TEXT EXTRACT —

⁂

Consequently, a semi-empirical approach based on tolerable
deformations is usually employed to design excavation support
systems. The damage to a structure is related empirically
to the magnitude and distribution of the deformations expected
during the project. The stiffness of the excavation support
system is chosen based on the limiting criterion developed
from this relation. Limiting criteria have been developed
from observing the excavation-related ground deformations
and building responses associated with different types of
support systems in various soil conditions.
A necessary component
of this semi-empirical approach is complete and comprehensive
documentation of the response
of buildings adjacent to excavation support systems, including
a complete record of the ground conditions and building
responses before, during, and after the construction activity.
This
information contributes to the understanding of the interactions
between the soil, excavation support system, and adjacent
structures.
Predicting the magnitude and distribution of
these movements is critically important to the design process,
as these predictions
are used to estimate the tolerance of the structures to the
induced deformations. However,
there are a number of uncertainties associated with these
predictions, such as soil properties variations, support
system details, construction sequence, and surcharge loads.
In practice, the observational method is commonly used to
compare
predicted performance with observed responses. This
method requires much engineering judgment, and it is very
difficult to quantitatively judge how well the work is proceeding
in terms of the predicted responses, especially given the
time constraints associated with construction. Ad hoc numerical
tools are needed to compare observations and predictions.
This
report presents the observations made during the excavation
and construction the Chicago Avenue and State Street Subway
renovation project in Chicago, IL. It
also summarizes a numerical procedure that "objectively" updates
design predictions of deformations for supported excavations
in clay. The monitoring data from the Chicago-State
excavation are used as observations in an inverse analysis
that calibrates the numerical model of the excavation. The
report shows how the updated "predictions" made at an early
stage of construction can be used to accurately "predict" the
responses at the later stages of the project.
The Chicago
Department of Transportation (CDOT) began constructing
the subway improvements in June 1999. The renovation project
includes excavating 12.2 m of soft to medium clay to expose
the existing subway station and tunnels and to allow for
capital improvements. The improvements included adding
a
mezzanine level for office and vendor spaces and making
the station handicap accessible.
Space limitations presented
significant challenges to the project. The project was
located in close proximity to the
Frances Xavier Warde School and the Holy Name Cathedral.

⁂

RECORD EXTRACTS —
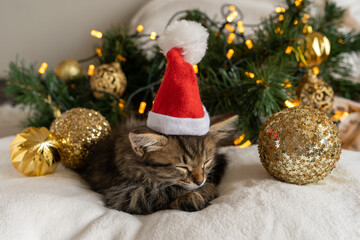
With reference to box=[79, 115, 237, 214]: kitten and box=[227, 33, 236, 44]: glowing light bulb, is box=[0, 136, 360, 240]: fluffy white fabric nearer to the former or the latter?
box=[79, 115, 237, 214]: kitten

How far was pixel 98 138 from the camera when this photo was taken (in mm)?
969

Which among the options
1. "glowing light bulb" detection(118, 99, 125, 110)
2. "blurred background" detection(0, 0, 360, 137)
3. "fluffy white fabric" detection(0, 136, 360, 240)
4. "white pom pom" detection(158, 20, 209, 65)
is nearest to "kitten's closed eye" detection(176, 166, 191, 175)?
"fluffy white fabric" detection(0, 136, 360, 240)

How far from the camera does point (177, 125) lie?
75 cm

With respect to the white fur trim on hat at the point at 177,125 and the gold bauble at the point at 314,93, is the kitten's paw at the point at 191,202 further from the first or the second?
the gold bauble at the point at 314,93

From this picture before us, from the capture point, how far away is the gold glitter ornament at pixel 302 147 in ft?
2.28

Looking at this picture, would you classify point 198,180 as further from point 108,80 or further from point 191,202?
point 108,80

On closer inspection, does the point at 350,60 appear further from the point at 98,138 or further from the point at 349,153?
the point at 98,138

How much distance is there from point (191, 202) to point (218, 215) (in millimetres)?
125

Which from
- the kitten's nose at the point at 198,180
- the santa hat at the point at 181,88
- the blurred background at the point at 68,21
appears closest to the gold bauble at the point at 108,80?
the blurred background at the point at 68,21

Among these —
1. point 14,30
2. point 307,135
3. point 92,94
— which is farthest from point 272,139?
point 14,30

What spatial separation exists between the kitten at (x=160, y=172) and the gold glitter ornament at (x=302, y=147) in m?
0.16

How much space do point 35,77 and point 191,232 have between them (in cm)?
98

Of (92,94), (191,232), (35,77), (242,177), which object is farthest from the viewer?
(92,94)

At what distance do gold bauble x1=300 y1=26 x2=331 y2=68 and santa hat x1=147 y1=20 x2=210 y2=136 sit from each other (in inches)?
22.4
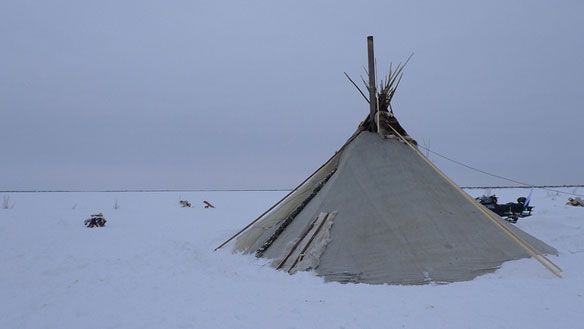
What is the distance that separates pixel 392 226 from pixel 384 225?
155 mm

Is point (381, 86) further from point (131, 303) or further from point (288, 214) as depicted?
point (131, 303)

⁂

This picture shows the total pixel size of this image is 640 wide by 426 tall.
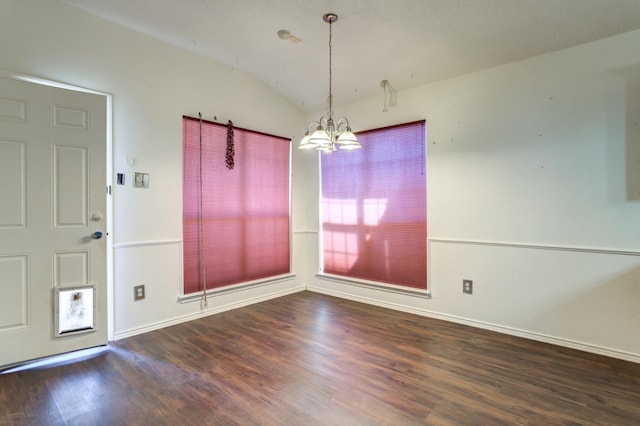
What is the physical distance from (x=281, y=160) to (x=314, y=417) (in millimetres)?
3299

⁂

LIST OF TASKS —
(1) According to the excavation text, how deep was the clay excavation for the renovation project?
(2) From the excavation text, copy the passage starting with "Predicting the magnitude" and going on through "and surcharge loads.".
(3) Extend the excavation text past its final sentence, carrying on the account of the Chicago Avenue and State Street subway project.

RESPONSE LIST —
(1) The project required excavating 12.2 m of soft to medium clay.

(2)
Predicting the magnitude and distribution of
these movements is critically important to the design process,
as these predictions
are used to estimate the tolerance of the structures to the
induced deformations. However,
there are a number of uncertainties associated with these
predictions, such as soil properties variations, support
system details, construction sequence, and surcharge loads.

(3)
The Warde School was founded on shallow foundations that
were located within 1.3 m of the face of the excavation.
The Holy Name Cathedral was located approximately 15 m
from a corner of the excavation. Options for providing lateral
support of the excavation support system was further restricted
due to the presence of the subway station and twin subway
tubes. The temporary support walls were 2.2 m from the
outer
wall of the subway tubes
Baker Engineering, the construction
manager for the project, contracted with Wiss, Janney, Elstner
Associates, Inc. (WJE)
to monitor ground movements and structural responses associated
with the excavation and the subsequent renovations. WJE's
primary responsibility was to assess the potential for structural
damage to the adjacent buildings. Northwestern University
was subcontracted by WJE to perform the portion of the contract
involving monitoring the field performance of the support
system and predicting the ground movements that resulted
from the excavation activities. Data obtained from the monitoring
activities included lateral soil deformations, pore water
pressures, building movements, and support loads. Data were
obtained daily during wall installation and excavation, and
at least on a weekly basis after the excavation had reached
its final depth. Building movements were optically surveyed
weekly during construction.
Chapter 2 of this document presents
technical background concerning excavations in soft clay
that employ stiff excavation
support systems. This chapter discusses the general deflection
behavior of braced walls in soft clays and the deformation
response of the soil resulting from the wall deflections.
It shows the influence of the soil conditions, the system
stiffness, and the installation techniques of the support
system on the deflections of the support wall. It reviews
methods to empirically evaluate the settlement distribution
behind excavation support walls in soft clays and summarizes
the observed responses of buildings situated adjacent to
an excavation. Lastly, this chapter provides a literature
review and discussion of limiting deformation criteria
established to minimize excavation-related damage to structures.
Chapter
3 presents the subsurface conditions of the Chicago Avenue
and State Street project site and describes the excavation
support system and field instrumentation. It provides descriptions
of the structures adjacent to the excavation. It also summarizes
the design methodology used to select the excavation support
system.
Chapter 4 presents the observations and performance
of the field instrumentation during the project. It summarizes
in
detail the project construction sequence and presents the
lateral ground movements and building settlements measured
during the project. This chapter also presents the pore
pressure measurements and the loads in the structural supports
observed
during excavation.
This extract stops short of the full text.